Rûm ili; memleket-i Rûm; bûm-i Rûm (Anadolu toprağı); ahîyân-ı Rûm (Ahiler); mülk-i Rûm;  Kayser-i Rûm (Anadolu sultanı, Istanbul'u fethetmesinden sonra Fatih Mehmed'e verilen unvan); iklim-i Sultan-ı Rûm (Osmanlı sultanı, Niğbolu savaşını kazanmasından sonra Abbasi halifesinin Yıldırım Bayezid'e verdiği unvan);  şuârâ-yı Rûm (Osmanlı şairleri); ulema-yı Rûm; bacıyan-ı Rûm (Anadolu kadınları); abdalan-ı Rûm (Anadolu dervişleri); gaziyan-ı Rûm (akıncılar); Rûm atlılar; Rûm yiğitleri; leşker-i Rûm (askerler); imâd-ı Rûm (hattatlar);  eyalet-i Rûm (Amasya-Sivas-Tokat); Rûm Selçukluları (Anadolu Selçukluları); Bânû-i Rûm (Rum kraliçesi, Yavuz Sultan Selim'in annesi, II. Bayezid'in karısı Gülbahar Ayşe Hatun, Trabzon'daki Hatuniye Camii'nin kitabesinden), vb.   

     Rûmî:  1. Rumca.   2.  Osmanlı tezhip sanatında bir süsleme biçimi. Anadolu Selçukluları döneminde geliştirildiği söylenen bir süsleme biçimi olduğu için bu adla anıldığı sanılıyor. 

  Rûmî takvim: Roma takvimi. Julius Caesar'ın güneş yılına göre düzenlediği  Jülyen takvimi. Türkiye'de 1840'ta uygulanmaya başladı. "Mali takvim" de denir.  Avrupa'da  onaltıncı yüzyıla kadar uygulanmış, daha sonra yerini Gregoryen takvimine bırakmıştır.

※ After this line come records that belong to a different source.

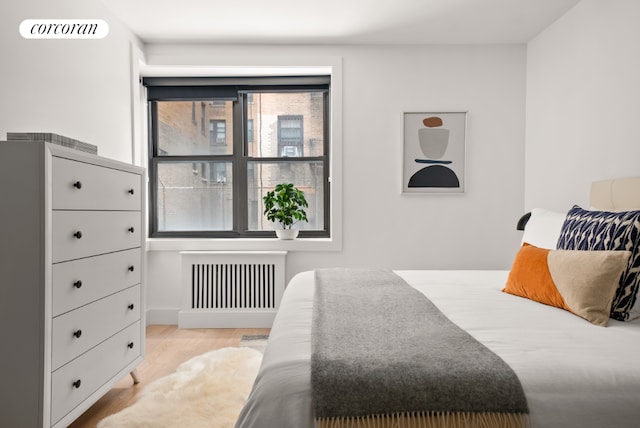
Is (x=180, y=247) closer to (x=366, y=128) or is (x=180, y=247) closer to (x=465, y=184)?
(x=366, y=128)

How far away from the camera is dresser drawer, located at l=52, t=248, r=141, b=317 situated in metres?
1.73

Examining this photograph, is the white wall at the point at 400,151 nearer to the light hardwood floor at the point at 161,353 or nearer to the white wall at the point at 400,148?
the white wall at the point at 400,148

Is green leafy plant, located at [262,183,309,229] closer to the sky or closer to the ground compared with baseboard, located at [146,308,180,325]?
closer to the sky

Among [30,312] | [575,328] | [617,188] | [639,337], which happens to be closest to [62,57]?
[30,312]

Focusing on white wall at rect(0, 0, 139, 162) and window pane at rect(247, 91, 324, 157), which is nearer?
white wall at rect(0, 0, 139, 162)

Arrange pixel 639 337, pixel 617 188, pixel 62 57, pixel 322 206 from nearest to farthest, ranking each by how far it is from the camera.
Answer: pixel 639 337
pixel 617 188
pixel 62 57
pixel 322 206

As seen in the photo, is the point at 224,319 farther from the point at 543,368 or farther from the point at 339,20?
the point at 543,368

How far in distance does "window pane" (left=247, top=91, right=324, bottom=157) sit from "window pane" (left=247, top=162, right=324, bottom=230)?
0.38 ft

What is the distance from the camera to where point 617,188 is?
2340 millimetres

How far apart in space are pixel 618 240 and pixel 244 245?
9.11ft

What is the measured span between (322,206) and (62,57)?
2341 millimetres

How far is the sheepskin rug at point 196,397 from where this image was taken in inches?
76.8

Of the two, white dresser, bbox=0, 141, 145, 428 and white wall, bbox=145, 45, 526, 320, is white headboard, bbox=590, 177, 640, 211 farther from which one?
white dresser, bbox=0, 141, 145, 428

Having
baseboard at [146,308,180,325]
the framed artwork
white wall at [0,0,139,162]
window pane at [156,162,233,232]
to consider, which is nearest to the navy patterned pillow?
the framed artwork
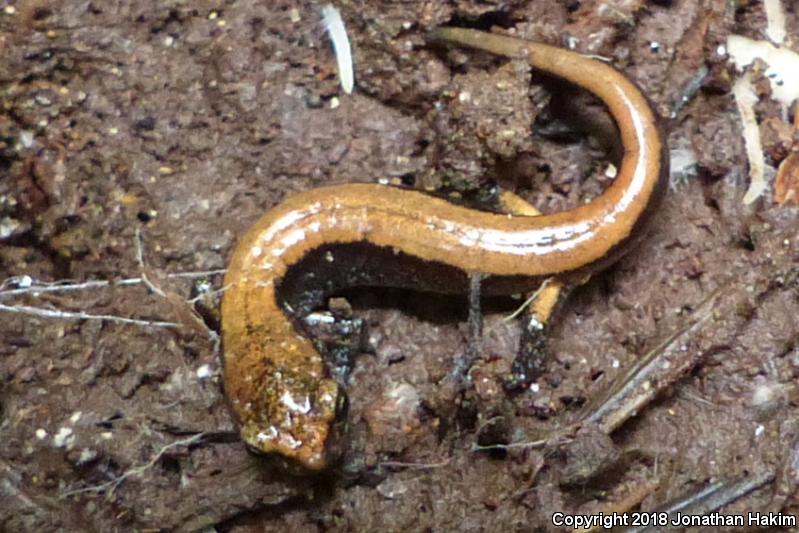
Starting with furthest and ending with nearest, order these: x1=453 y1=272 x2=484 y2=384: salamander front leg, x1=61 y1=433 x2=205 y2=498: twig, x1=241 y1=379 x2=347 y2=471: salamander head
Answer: x1=453 y1=272 x2=484 y2=384: salamander front leg
x1=61 y1=433 x2=205 y2=498: twig
x1=241 y1=379 x2=347 y2=471: salamander head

Rûmî altın:  Sultan II. Mahmud'un çıkardığı bir altın para.

Rûmî şemse: Eskiden kitap ciltlerinin üstüne konan, güneşe benzediği için "şemse" adı verilen bir süs.

Romeika: Pontus Rumcası, Yunancanın bir lehçesi.

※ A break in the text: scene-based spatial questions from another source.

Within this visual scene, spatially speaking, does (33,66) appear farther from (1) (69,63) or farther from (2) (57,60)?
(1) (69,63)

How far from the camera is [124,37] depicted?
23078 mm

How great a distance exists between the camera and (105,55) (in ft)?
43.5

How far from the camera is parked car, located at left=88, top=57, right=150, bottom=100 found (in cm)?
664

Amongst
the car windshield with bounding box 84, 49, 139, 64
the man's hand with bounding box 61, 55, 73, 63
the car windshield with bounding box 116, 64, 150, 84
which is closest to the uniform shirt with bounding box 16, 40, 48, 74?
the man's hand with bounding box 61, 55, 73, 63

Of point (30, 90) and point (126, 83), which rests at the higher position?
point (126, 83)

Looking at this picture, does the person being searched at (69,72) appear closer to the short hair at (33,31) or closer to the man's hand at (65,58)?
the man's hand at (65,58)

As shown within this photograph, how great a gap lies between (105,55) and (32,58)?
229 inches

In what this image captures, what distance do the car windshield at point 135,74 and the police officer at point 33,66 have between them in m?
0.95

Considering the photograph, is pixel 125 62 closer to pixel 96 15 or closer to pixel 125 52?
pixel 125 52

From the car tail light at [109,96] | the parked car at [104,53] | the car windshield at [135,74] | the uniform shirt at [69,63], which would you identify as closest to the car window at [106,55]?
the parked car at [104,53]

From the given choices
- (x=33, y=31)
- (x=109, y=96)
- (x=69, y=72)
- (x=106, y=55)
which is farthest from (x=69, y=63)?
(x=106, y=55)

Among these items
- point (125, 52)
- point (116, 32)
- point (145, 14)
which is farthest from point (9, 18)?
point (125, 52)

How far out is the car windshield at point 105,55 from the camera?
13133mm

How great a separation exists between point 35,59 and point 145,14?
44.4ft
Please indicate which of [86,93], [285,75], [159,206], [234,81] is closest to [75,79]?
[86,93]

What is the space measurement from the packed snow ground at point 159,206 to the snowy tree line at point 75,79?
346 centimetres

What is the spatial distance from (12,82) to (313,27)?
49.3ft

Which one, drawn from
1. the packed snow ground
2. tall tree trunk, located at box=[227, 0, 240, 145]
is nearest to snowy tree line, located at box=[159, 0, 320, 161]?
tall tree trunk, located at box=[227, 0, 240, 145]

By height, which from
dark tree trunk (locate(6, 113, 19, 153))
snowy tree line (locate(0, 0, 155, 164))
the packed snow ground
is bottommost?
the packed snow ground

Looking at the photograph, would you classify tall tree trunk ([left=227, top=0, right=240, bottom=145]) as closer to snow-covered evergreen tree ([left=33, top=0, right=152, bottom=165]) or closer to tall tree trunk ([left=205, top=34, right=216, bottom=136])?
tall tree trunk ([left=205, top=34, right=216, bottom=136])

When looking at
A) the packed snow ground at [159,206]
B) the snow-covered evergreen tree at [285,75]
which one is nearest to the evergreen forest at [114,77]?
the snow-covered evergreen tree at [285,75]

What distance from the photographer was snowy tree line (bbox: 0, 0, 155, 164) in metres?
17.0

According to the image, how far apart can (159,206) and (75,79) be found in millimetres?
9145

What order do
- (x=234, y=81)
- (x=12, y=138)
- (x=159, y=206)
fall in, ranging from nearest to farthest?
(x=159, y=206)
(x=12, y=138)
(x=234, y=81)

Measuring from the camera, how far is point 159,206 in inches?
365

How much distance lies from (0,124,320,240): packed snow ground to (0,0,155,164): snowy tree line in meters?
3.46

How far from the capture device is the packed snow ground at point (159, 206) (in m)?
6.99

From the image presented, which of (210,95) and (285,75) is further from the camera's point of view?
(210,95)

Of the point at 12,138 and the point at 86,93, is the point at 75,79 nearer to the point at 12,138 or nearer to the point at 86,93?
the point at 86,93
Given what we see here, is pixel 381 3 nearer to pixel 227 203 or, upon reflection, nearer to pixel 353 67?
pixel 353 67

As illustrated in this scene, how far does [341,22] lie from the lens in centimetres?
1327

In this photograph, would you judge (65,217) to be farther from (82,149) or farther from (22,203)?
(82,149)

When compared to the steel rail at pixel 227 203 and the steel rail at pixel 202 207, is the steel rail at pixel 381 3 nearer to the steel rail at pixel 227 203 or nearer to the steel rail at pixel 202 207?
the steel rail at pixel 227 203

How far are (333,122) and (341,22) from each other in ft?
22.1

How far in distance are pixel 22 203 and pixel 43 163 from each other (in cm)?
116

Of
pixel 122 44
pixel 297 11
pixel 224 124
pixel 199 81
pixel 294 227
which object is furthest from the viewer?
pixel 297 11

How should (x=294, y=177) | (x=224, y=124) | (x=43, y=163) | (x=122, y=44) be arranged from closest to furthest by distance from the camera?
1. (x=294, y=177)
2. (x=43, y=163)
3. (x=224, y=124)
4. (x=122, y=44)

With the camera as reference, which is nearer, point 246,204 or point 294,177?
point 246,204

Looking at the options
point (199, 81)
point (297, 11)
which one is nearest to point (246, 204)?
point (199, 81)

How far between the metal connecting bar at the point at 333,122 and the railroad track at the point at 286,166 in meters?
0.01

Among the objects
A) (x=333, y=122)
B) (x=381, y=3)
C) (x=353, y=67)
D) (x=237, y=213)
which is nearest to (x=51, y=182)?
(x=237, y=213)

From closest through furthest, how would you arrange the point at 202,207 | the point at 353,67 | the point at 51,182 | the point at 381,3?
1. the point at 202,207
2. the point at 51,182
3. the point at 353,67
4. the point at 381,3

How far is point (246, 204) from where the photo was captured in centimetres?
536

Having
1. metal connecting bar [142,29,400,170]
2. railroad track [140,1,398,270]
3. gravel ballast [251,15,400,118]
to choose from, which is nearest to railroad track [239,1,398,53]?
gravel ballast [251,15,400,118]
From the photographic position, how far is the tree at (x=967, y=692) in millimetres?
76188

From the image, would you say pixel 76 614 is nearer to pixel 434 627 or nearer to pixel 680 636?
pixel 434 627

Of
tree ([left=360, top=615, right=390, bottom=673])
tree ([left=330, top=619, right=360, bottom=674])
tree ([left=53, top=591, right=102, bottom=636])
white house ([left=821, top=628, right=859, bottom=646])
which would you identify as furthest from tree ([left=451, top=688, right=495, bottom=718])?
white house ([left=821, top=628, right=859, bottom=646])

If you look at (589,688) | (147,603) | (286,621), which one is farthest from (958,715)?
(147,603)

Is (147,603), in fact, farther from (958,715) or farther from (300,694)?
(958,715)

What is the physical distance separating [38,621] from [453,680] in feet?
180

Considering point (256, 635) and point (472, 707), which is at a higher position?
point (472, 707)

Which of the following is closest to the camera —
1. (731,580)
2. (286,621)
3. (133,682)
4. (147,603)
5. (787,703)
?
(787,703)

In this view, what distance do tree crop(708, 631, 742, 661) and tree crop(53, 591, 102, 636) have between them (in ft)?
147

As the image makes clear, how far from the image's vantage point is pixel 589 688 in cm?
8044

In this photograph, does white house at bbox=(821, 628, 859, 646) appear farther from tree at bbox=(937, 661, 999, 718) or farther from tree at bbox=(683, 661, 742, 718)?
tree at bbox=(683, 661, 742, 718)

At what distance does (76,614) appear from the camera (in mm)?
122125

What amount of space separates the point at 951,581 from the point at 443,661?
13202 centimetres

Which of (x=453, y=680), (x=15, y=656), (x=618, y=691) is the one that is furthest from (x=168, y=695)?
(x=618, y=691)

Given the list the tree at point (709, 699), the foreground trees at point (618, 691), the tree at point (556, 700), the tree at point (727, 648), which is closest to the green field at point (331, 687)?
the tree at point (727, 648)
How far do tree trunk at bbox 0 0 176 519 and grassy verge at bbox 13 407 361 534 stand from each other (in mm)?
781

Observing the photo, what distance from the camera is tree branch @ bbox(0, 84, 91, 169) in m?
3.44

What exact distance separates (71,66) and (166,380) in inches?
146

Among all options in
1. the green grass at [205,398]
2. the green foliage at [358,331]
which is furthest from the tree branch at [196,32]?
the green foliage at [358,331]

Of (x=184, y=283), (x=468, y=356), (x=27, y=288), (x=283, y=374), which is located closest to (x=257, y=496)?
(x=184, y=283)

    Rumeli Eyaleti: Osmanlı Devleti'nin Avrupa'daki Selanik, Üsküp, Ohri, Avlonya, Prizren, Yanya gibi Balkan şehirlerini içine alan geniş bölge topluca bu adla anılmıştır. Rumeli ağası,  Rumeli beylerbeyi, Rumeli defterdarı, Rumeli Emirü'l-ümerası, Rumeli kazaskeri  gibi devlet görevlileri bu bölgede görevlendirilirdi.  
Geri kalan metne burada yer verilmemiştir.